Foreign currency assets, a major component of the reserves, stood at $577.71 billion during the week. Expressed in dollar terms, the foreign currency assets include the effect of appreciation or depreciation of non-US units like the euro, pound, and yen held in the foreign exchange reserves.
Although overall the foreign exchange reserves have declined from $700.24 billion in the previous week, the gold component of the forex kitty increased by over $3.75 billion to $98.77 billion for the week ended October 3.
Central banks worldwide have accumulated substantial amounts of gold as a safe-haven asset in their foreign exchange reserves amid uncertainty created by geopolitical tensions. The share of gold maintained by the Reserve Bank of India (RBI) as part of its foreign exchange reserves has almost doubled since 2021.
The RBI has added approximately 75 tonnes to its gold reserves since 2024, bringing its total holdings to 880 tonnes, which now constitute about 14 per cent of India’s total foreign exchange reserves, according to a Morgan Stanley report.
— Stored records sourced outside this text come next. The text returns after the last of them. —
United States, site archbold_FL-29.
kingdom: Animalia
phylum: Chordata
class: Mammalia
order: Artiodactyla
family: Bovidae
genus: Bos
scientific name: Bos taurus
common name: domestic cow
The special drawing rights component in the forex kitty stood at $18.81 billion, which is a $25 million increase over the previous week.
An increase in the country’s foreign exchange kitty gives the RBI more headroom to strengthen the rupee vis-a-vis the US dollar. Adequate forex reserves enable the RBI to intervene in the spot and forward currency markets by releasing more dollars to prevent the rupee from going into a free fall and curbing its volatility.
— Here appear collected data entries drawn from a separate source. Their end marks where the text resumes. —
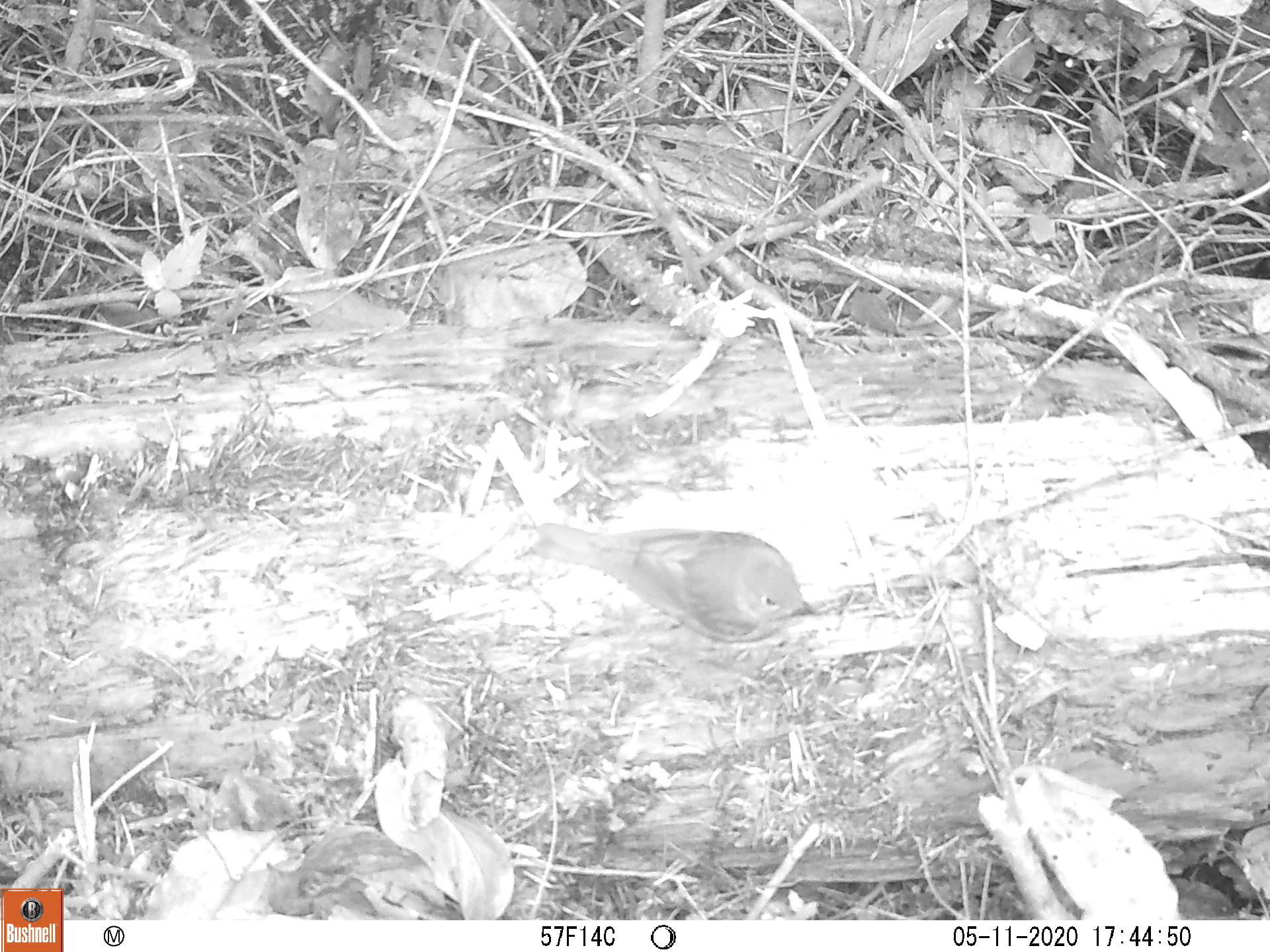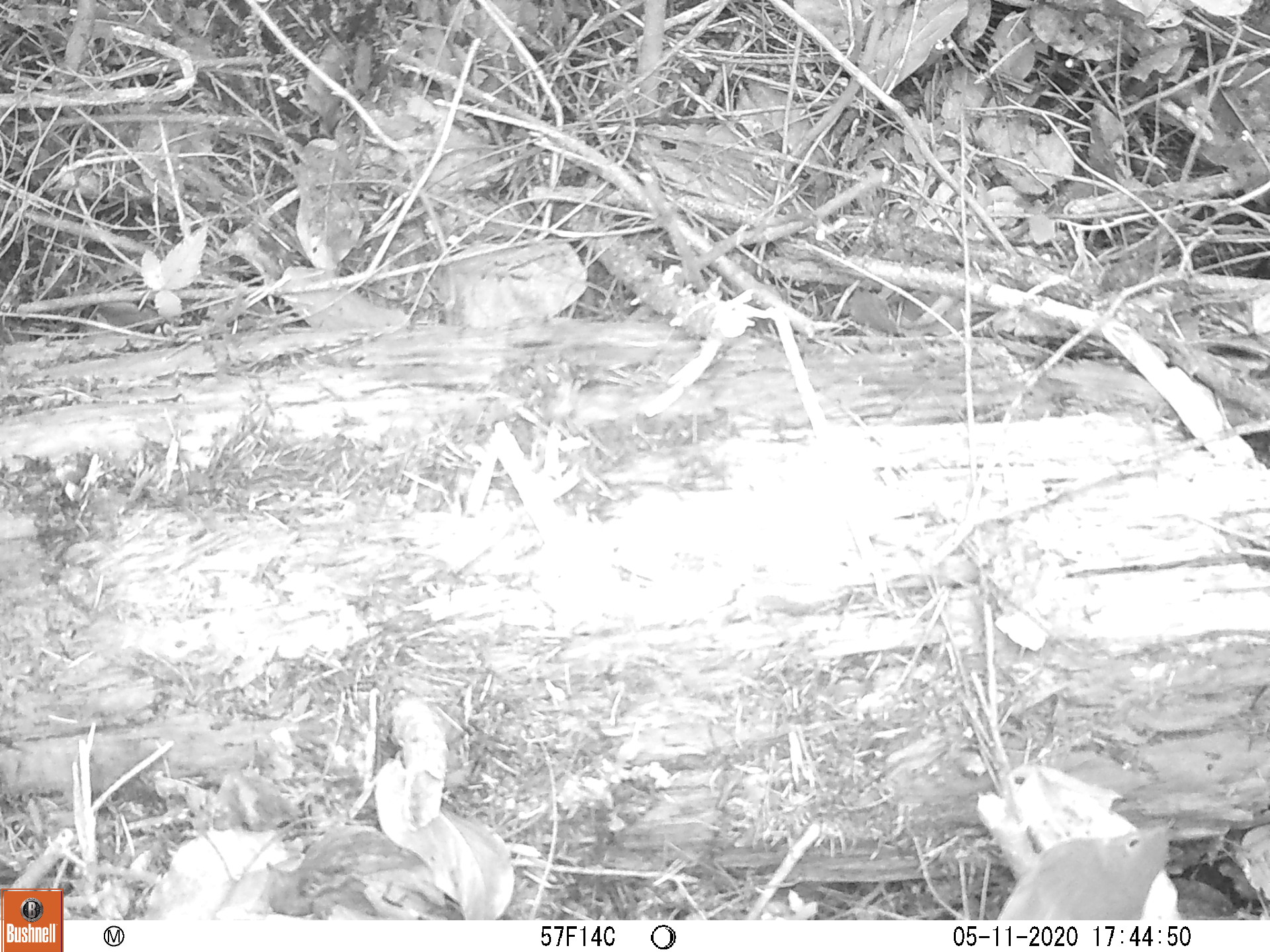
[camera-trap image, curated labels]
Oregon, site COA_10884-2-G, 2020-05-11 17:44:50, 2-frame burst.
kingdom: Animalia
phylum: Chordata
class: Aves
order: Passeriformes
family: Turdidae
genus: Catharus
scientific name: Catharus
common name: brown thrushes and nightingale-thrushes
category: catharus species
Catharus species (brown thrushes and nightingale-thrushes) (Catharus).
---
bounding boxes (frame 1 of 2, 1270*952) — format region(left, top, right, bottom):
catharus species: region(518, 509, 835, 666)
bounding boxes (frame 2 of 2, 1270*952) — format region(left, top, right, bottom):
catharus species: region(974, 803, 1188, 915)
India's foreign exchange reserves are sufficient to fund more than 11 months of goods imports and about 96 per cent of external debt outstanding, RBI Governor Sanjay Malhotra said recently.
Meanwhile, the RBI decided to ease foreign exchange management norms to facilitate easier payments by exporters, which include an extension in the time period for repatriation of forex earnings, to counter growing uncertainties in global trade.
The RBI has decided to extend the time period for repatriation, from one month to three months, in case of foreign currency accounts maintained in IFSC in India. This will encourage Indian exporters to open accounts with IFSC Banking Units and also increase forex liquidity in IFSC. The amendments to the regulations will be notified shortly, according to an official statement.
In January 2025, the RBI had permitted Indian exporters to open foreign currency accounts with a bank outside India for the realisation of export proceeds. Funds in these accounts can be used for making import payments or have to be repatriated by the end of next month from the date of receipt of the funds.